Problem requirements – Shown below are entries with pictures; the line with "Futball pálya - MLSZ" through the line with "POGRZEB MICHAELA JACKSONAdata: 7" is the span to retype exactly, and the pictures stay out.

Supplied information –
= Beginning of Section =
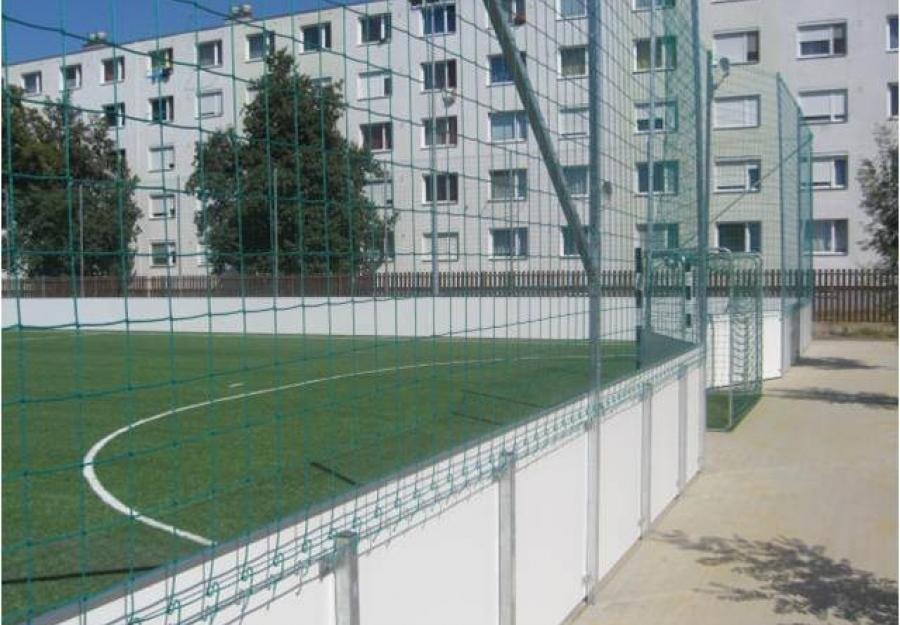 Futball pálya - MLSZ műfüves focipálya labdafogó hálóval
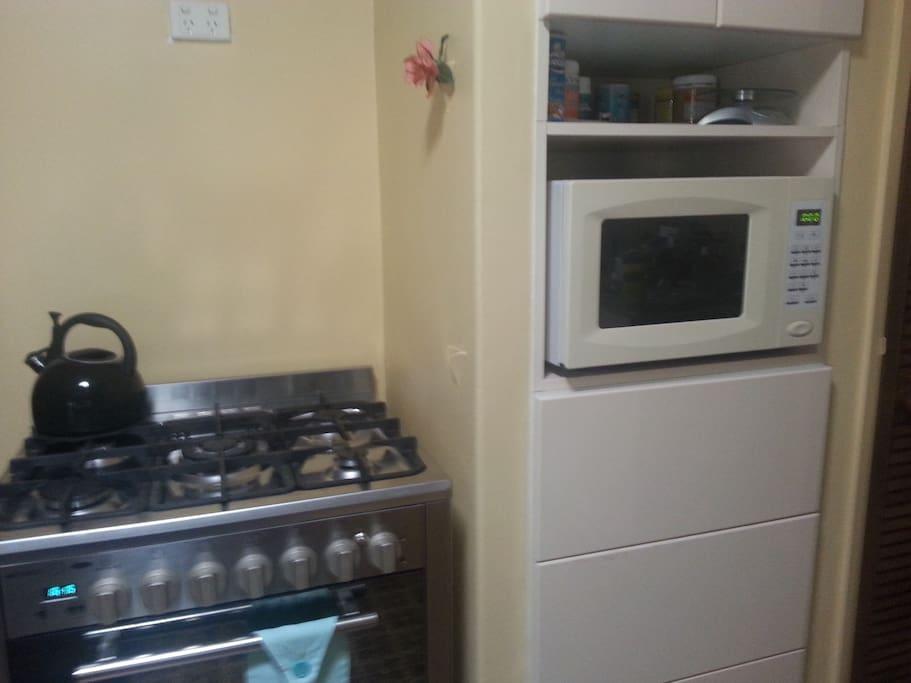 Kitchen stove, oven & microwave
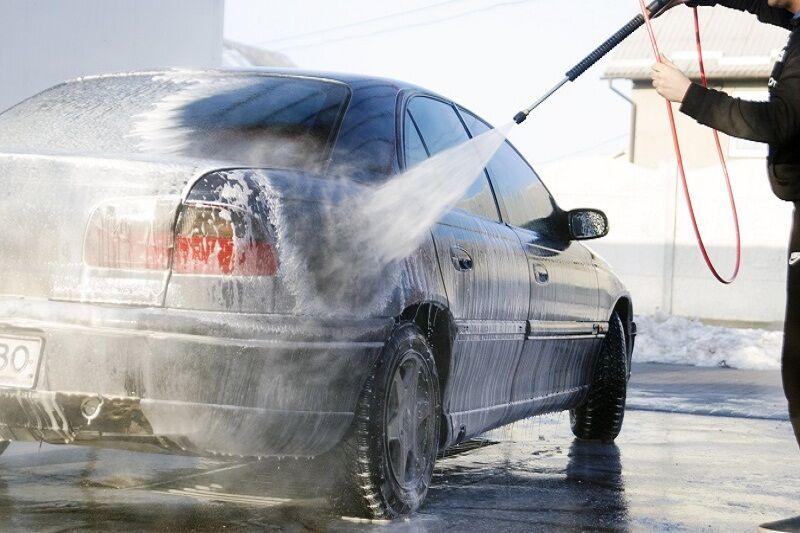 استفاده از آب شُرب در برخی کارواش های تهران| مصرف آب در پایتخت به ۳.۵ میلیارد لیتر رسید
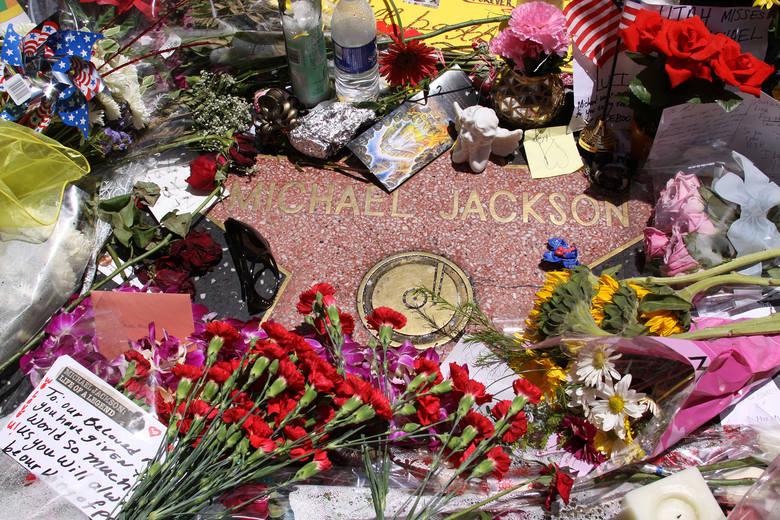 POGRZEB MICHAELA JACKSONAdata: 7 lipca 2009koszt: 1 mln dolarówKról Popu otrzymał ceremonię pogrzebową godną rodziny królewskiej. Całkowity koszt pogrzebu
= End of Section =
= Beginning of Section =
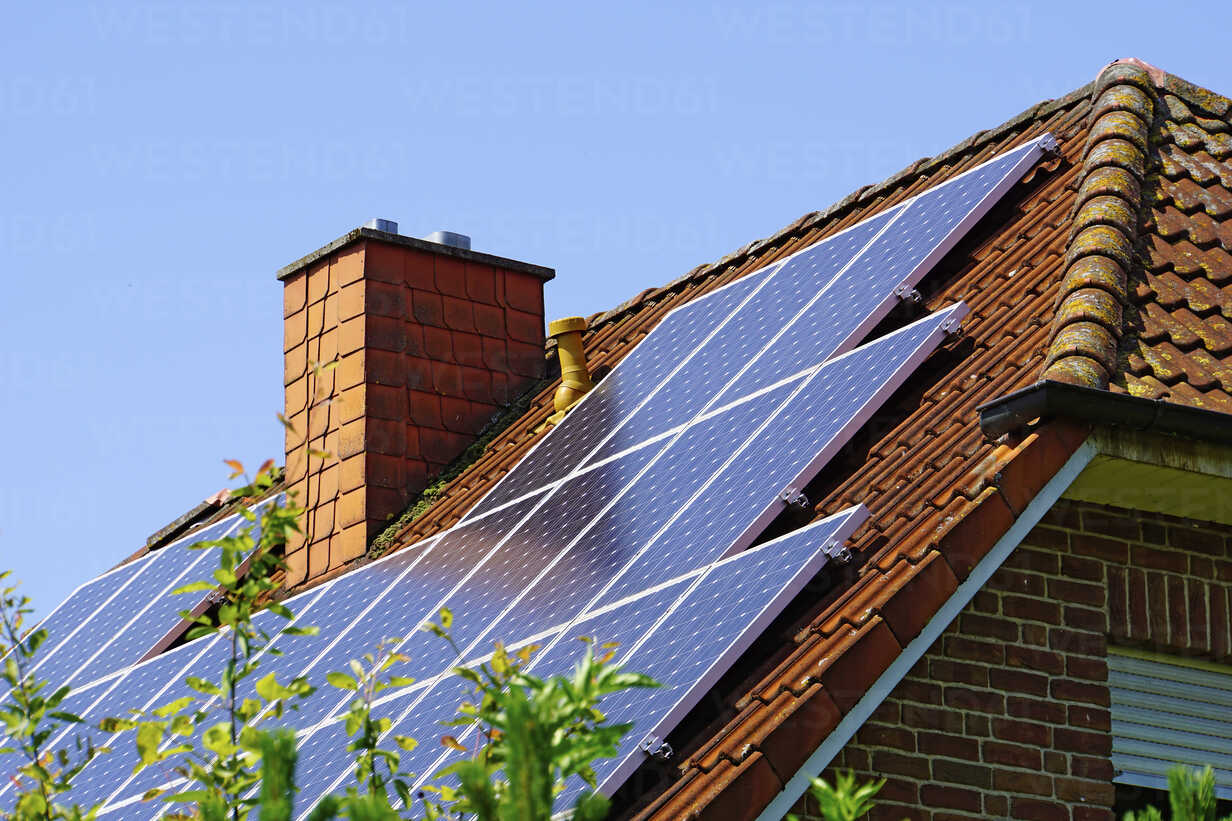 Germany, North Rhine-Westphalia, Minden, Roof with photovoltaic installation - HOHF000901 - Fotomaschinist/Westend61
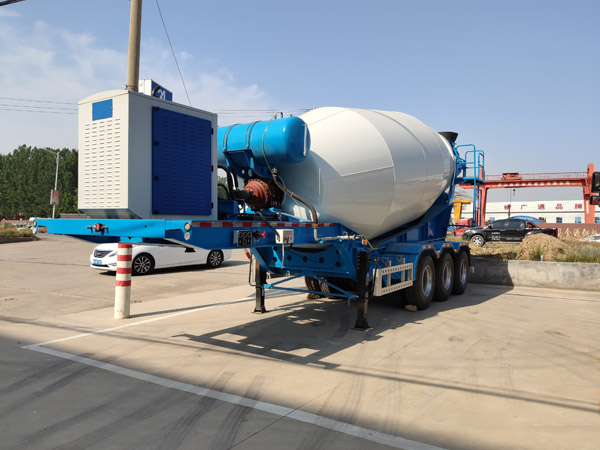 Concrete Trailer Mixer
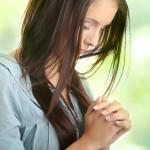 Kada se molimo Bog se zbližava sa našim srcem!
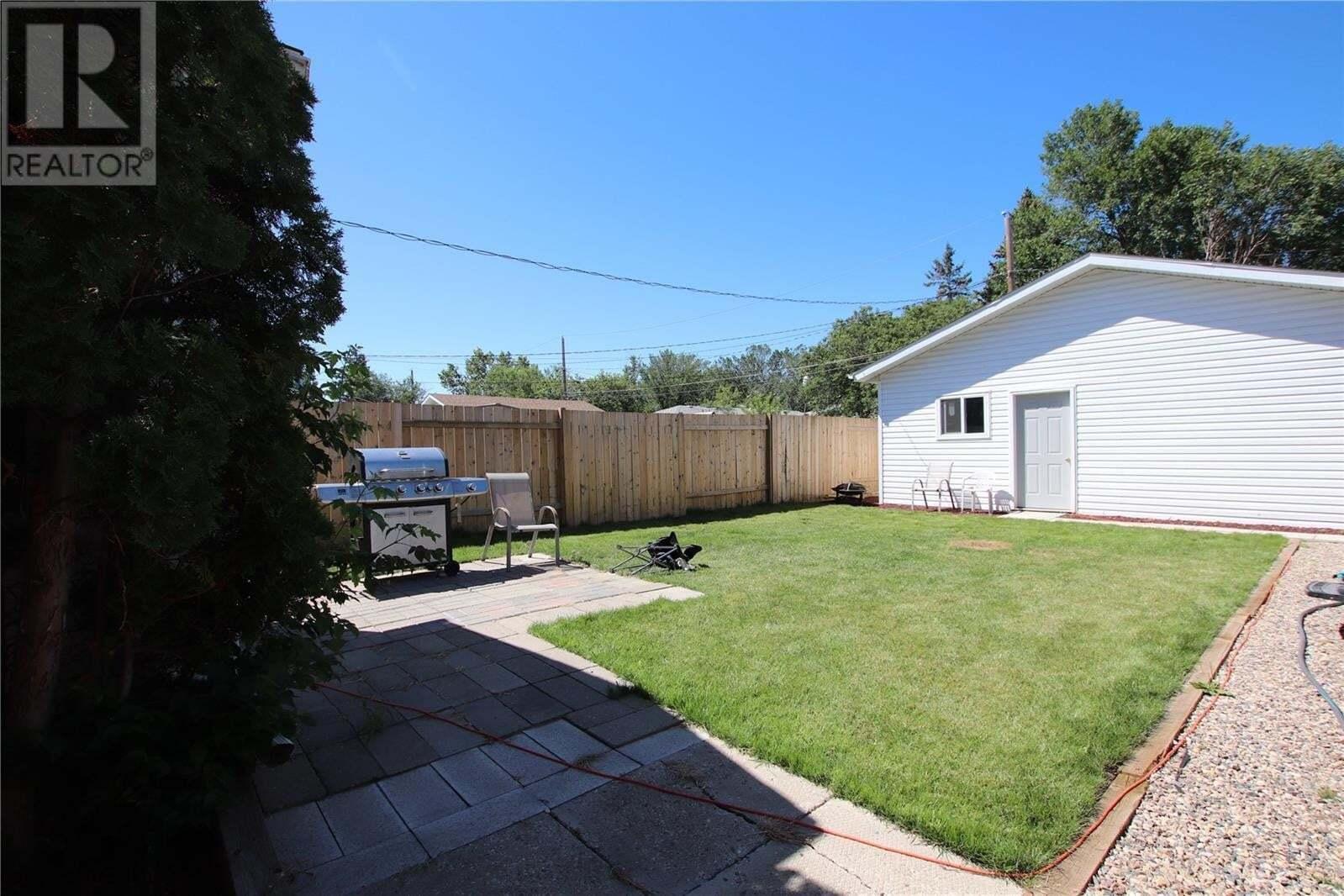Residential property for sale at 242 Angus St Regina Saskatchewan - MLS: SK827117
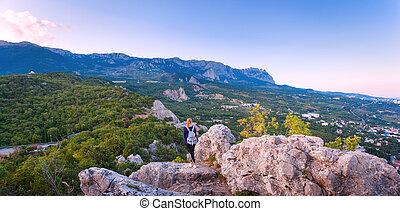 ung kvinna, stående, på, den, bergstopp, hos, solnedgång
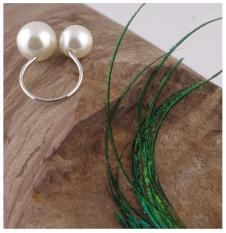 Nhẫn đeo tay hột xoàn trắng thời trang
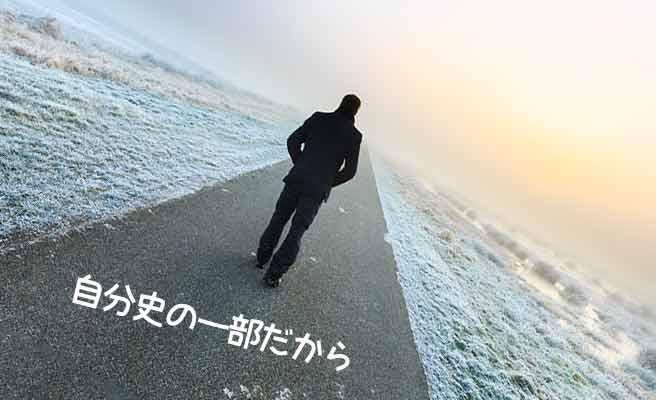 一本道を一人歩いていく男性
= End of Section =
Solution to the exercise –
 Futball pálya - MLSZ műfüves focipálya labdafogó hálóval
 Kitchen stove, oven & microwave
 استفاده از آب شُرب در برخی کارواش های تهران| مصرف آب در پایتخت به ۳.۵ میلیارد لیتر رسید
 POGRZEB MICHAELA JACKSONAdata: 7 lipca 2009koszt: 1 mln dolarówKról Popu otrzymał ceremonię pogrzebową godną rodziny królewskiej. Całkowity koszt pogrzebu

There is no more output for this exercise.